▶ _JOB ITEM A_
In the text about the first season of Tough as Nails, who placed third?

▶ _TEXT PASSAGE_

Segment Open

- Hosted by: Phil Keoghan
- No. of contestants: 12
- Winner: Kelly "Murph" Murphy
- Runner-up: Danny Moody
- No. of episodes: 10

Release
- Original network: CBS
- Original release: July 8 – September 2, 2020

Season chronology
- Next → Season 2

= Tough as Nails season 1 =

American reality-TV show season

The first season of the American television series Tough as Nails premiered on CBS on July 8, 2020, and concluded on September 2, 2020. The season was won by Marine Corps veteran Kelly "Murph" Murphy, with drywaller Danny Moody finishing second, and forestry tech Myles V. Polk placing third.

Segment Closed

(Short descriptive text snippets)
Segment Open

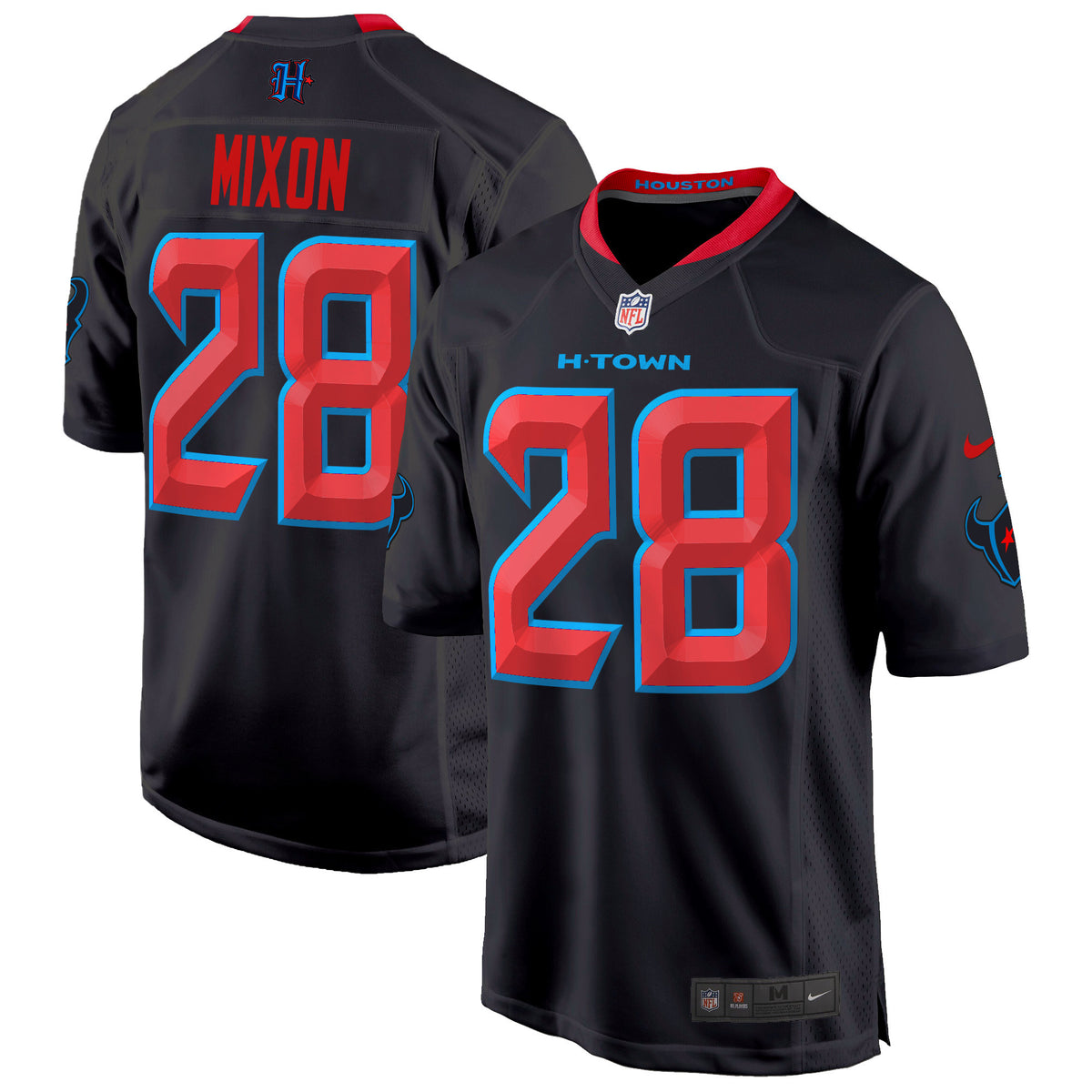 Men's Houston Texans 2024 Game Jersey - All Stitched - Navy Limited - Joe Mixon — view 1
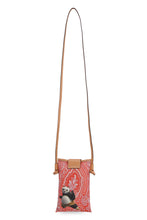Load image into Gallery viewer, Paisley print crossbody phone holder
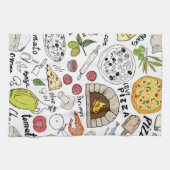 Pizza  theedoek (Horizontaal)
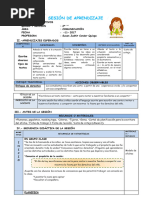 Sesion 29-11 Escribimos Una Carta Familiar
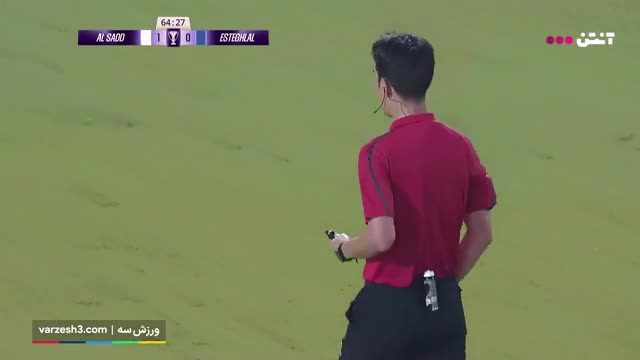 ویدیویی از لحظه خطای چشمی روی عفیف؛ اعلام پنالتی برای السد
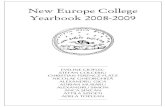 New Europe College Yearbook 2008-2009 · 2020. 10. 10. · Vorträge an nationalen und internationalen Konferenzen. Zahlreiche Übersetzungen. Buch: Obişnuit şi neobişnuit în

Segment Closed

▶ _JOB ITEM B_
Lay out every one of the records above as a numbered list, with blank lines left out and the pictures left out of your answer.

▶ _WRITTEN REPLY A_
Forestry tech Myles V. Polk placed third.

▶ _WRITTEN REPLY B_
1.  Men's Houston Texans 2024 Game Jersey - All Stitched - Navy Limited - Joe Mixon — view 1
2. Load image into Gallery viewer, Paisley print crossbody phone holder
3.  Pizza  theedoek (Horizontaal)
4.  Sesion 29-11 Escribimos Una Carta Familiar
5.  ویدیویی از لحظه خطای چشمی روی عفیف؛ اعلام پنالتی برای السد
6.  New Europe College Yearbook 2008-2009 · 2020. 10. 10. · Vorträge an nationalen und internationalen Konferenzen. Zahlreiche Übersetzungen. Buch: Obişnuit şi neobişnuit în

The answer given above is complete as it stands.